- **GOAL OF THE EXERCISE**:
While you copy the lines below, skip the pictures and keep the rest exact.

(Saved entries)
☆ ☆ ☆

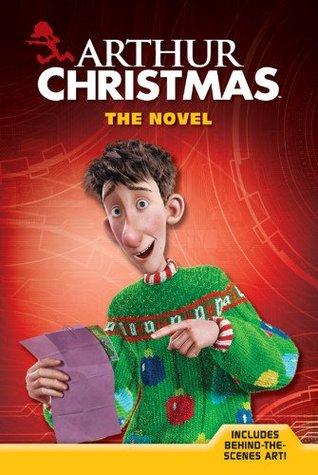Arthur Christmas The Novel By Justine Korman Fontes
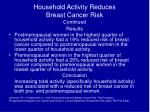 household activity reduces breast cancer risk continued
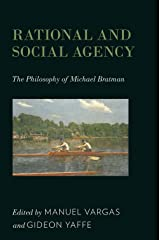 Rational and Social Agency: The Philosophy of Michael Bratman Kindle Edition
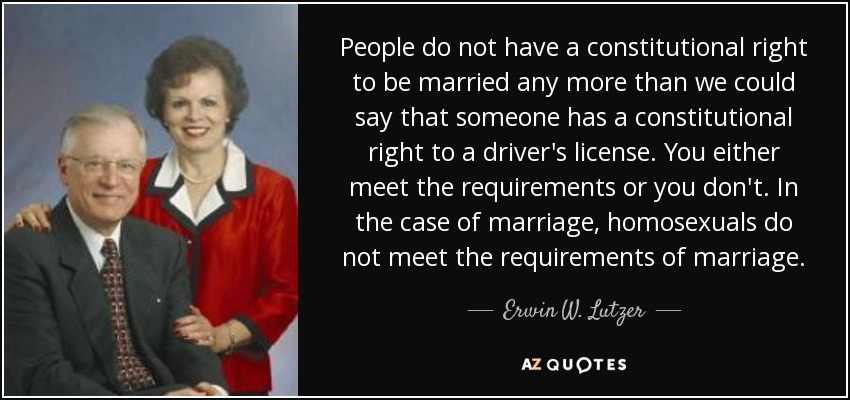 People do not have a constitutional right to be married any more than we could say that someone has a constitutional right to a driver's license. You either meet the requirements or you don't. In the case of marriage, homosexuals do not meet the requirements of marriage. - Erwin W. Lutzer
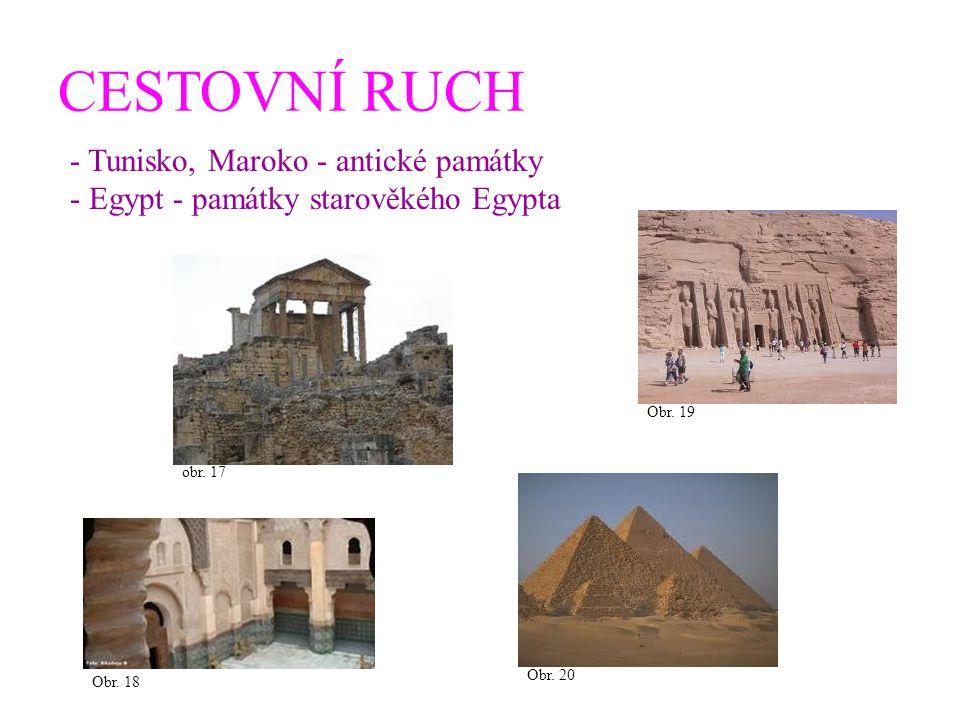 CESTOVNÍ RUCH - Tunisko, Maroko - antické památky
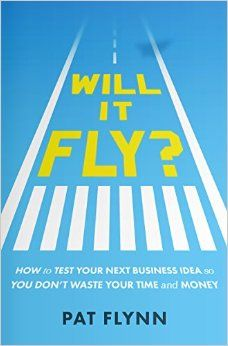 Will It Fly? How to Test Your Next Business Idea So You Don't Waste Your Time and Money by Pat Flynn  http://www.amazon.com/gp/product/0997082305?creativeASIN=0997082305&linkCode=w00&linkId=ITCSY6KIVTLVQGRF&ref_=as_sl_pc_qf_sp_asin_til&tag=hustleheart-20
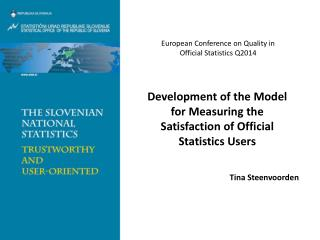 Development of the Model for Measuring the Satisfaction of Official Statistics  Users
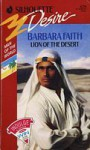 Lion of the Desert (Man of the World, #3) (Silhouette Desire, #670) - Barbara Faith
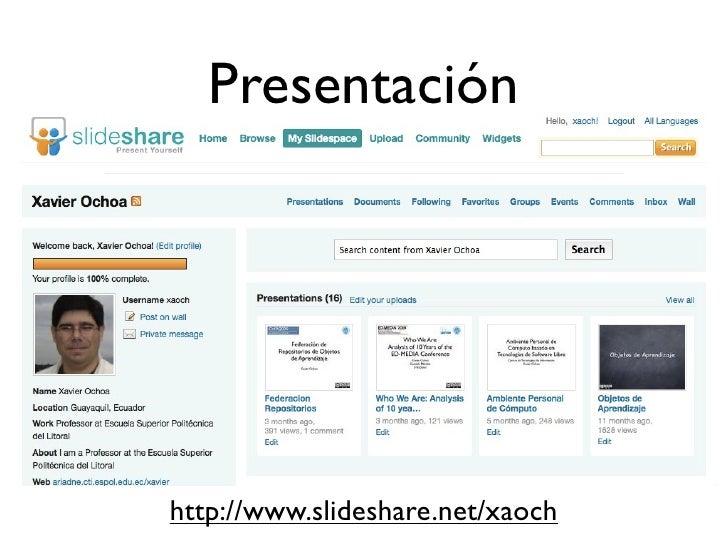 Presentación     http://www.slideshare.net/xaoch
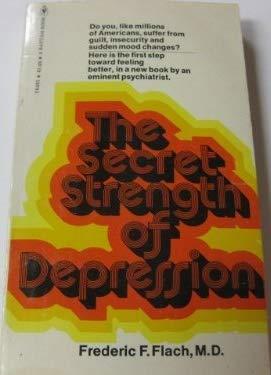9780553205152: The Secret Strength of Depression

☆ ☆ ☆

- **REPLY TO THE EXERCISE**:
Arthur Christmas The Novel By Justine Korman Fontes
 household activity reduces breast cancer risk continued
 Rational and Social Agency: The Philosophy of Michael Bratman Kindle Edition
 People do not have a constitutional right to be married any more than we could say that someone has a constitutional right to a driver's license. You either meet the requirements or you don't. In the case of marriage, homosexuals do not meet the requirements of marriage. - Erwin W. Lutzer
 CESTOVNÍ RUCH - Tunisko, Maroko - antické památky
 Will It Fly? How to Test Your Next Business Idea So You Don't Waste Your Time and Money by Pat Flynn  http://www.amazon.com/gp/product/0997082305?creativeASIN=0997082305&linkCode=w00&linkId=ITCSY6KIVTLVQGRF&ref_=as_sl_pc_qf_sp_asin_til&tag=hustleheart-20
 Development of the Model for Measuring the Satisfaction of Official Statistics  Users
 Lion of the Desert (Man of the World, #3) (Silhouette Desire, #670) - Barbara Faith
 Presentación     http://www.slideshare.net/xaoch
9780553205152: The Secret Strength of Depression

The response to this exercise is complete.